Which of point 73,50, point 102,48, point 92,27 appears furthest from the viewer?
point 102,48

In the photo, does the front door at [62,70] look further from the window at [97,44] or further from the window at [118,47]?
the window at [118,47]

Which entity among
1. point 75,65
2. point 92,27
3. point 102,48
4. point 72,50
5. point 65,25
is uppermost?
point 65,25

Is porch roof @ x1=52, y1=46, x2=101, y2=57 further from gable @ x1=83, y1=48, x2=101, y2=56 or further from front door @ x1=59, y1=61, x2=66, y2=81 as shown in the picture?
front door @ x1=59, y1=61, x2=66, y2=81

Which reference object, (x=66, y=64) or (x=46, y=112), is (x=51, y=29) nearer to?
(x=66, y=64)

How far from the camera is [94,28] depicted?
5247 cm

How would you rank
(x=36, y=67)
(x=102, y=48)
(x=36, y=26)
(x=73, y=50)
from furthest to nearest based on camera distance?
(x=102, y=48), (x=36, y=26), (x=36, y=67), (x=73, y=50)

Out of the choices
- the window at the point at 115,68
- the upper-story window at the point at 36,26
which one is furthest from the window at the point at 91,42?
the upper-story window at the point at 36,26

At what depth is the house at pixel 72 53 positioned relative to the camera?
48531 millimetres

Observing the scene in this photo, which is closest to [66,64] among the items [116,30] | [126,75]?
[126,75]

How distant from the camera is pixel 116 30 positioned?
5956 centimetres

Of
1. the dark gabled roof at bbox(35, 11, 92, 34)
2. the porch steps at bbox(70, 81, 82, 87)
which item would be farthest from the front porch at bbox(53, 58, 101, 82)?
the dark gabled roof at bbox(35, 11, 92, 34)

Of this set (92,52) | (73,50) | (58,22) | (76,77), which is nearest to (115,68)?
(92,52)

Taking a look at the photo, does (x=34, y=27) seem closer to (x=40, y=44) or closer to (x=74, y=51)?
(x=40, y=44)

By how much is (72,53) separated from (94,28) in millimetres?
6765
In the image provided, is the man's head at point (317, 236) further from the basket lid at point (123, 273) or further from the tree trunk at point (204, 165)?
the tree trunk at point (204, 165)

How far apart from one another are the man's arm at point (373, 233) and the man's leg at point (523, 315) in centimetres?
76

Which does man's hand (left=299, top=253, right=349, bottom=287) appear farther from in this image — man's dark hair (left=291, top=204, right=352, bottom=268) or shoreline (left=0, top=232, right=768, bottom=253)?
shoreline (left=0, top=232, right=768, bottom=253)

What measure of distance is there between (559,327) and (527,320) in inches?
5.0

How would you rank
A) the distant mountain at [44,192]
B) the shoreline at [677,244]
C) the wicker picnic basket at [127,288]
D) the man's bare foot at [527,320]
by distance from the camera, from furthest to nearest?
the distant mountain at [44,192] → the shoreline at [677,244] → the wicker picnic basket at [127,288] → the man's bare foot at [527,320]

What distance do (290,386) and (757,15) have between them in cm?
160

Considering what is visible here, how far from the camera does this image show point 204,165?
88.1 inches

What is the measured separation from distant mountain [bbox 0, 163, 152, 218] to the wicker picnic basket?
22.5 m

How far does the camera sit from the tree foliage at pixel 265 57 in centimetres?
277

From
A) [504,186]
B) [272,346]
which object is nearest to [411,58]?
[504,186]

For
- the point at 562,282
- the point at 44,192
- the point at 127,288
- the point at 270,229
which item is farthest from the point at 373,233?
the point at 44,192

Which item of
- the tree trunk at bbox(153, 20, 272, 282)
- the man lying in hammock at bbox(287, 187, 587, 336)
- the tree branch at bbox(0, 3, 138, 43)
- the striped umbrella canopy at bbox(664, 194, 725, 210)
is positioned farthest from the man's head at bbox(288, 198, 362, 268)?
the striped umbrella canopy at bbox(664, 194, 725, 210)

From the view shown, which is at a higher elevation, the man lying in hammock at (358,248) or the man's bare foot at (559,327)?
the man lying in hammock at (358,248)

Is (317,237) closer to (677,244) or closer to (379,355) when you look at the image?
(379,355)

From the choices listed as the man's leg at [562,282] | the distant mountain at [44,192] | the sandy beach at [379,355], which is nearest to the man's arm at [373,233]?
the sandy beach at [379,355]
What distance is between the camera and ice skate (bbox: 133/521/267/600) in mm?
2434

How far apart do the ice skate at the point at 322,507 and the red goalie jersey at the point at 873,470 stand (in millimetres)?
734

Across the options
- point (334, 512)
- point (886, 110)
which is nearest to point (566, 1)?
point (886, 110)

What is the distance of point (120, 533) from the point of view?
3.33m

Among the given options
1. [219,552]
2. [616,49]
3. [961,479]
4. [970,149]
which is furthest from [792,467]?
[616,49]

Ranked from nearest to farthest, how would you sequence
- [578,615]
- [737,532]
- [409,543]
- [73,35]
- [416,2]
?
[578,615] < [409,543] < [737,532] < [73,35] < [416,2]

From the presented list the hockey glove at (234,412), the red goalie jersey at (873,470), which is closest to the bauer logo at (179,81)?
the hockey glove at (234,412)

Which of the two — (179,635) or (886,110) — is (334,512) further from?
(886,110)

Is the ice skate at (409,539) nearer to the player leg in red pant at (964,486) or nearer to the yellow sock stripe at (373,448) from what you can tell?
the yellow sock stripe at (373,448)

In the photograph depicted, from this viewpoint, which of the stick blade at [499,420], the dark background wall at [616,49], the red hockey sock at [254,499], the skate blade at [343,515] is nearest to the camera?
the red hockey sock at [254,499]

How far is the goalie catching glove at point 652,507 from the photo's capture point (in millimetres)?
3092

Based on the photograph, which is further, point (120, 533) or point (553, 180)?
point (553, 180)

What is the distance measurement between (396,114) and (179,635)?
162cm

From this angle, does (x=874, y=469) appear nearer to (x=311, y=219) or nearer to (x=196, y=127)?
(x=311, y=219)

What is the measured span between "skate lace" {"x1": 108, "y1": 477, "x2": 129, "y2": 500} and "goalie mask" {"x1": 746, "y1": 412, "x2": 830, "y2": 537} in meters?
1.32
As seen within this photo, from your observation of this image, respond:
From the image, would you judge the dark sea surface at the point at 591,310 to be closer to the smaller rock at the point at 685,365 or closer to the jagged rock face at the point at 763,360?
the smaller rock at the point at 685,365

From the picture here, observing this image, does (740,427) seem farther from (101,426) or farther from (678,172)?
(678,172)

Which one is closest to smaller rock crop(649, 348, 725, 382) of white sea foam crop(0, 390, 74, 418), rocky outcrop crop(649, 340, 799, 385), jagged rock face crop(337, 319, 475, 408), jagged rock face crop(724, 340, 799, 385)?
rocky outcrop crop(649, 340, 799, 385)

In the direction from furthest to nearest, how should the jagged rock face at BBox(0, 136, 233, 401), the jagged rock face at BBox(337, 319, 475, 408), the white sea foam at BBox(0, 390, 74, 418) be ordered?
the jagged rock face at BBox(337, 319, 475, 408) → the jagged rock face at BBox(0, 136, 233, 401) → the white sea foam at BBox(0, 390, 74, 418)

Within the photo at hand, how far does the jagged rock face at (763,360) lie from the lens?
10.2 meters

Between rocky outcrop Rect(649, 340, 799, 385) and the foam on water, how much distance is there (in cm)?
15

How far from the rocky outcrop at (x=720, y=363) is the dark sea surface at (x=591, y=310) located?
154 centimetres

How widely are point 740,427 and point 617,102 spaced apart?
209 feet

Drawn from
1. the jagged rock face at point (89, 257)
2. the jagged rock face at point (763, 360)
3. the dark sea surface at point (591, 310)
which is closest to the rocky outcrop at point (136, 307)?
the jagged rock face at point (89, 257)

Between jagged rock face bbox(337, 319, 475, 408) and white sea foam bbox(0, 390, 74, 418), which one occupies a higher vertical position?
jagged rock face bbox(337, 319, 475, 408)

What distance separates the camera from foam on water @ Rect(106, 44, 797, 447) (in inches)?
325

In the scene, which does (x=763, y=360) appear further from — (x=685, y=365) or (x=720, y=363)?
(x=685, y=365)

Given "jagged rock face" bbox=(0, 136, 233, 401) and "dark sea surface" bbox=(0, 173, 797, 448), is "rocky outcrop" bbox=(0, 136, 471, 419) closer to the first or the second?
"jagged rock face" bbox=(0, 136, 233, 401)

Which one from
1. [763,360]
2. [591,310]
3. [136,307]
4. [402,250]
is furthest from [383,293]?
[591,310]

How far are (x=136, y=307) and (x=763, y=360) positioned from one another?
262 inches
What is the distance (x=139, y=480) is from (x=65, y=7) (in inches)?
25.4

⁂

### SET TASK
Output a JSON list of strings holding the lines of the records, from the line containing "Which one from" through the last line, one string per line, with blank lines left out.

### RESPONSE TO THIS EXERCISE
[
  "Which one from",
  "1. [763,360]",
  "2. [591,310]",
  "3. [136,307]",
  "4. [402,250]",
  "is furthest from [383,293]?",
  "[591,310]",
  "How far are (x=136, y=307) and (x=763, y=360) positioned from one another?",
  "262 inches",
  "What is the distance (x=139, y=480) is from (x=65, y=7) (in inches)?",
  "25.4"
]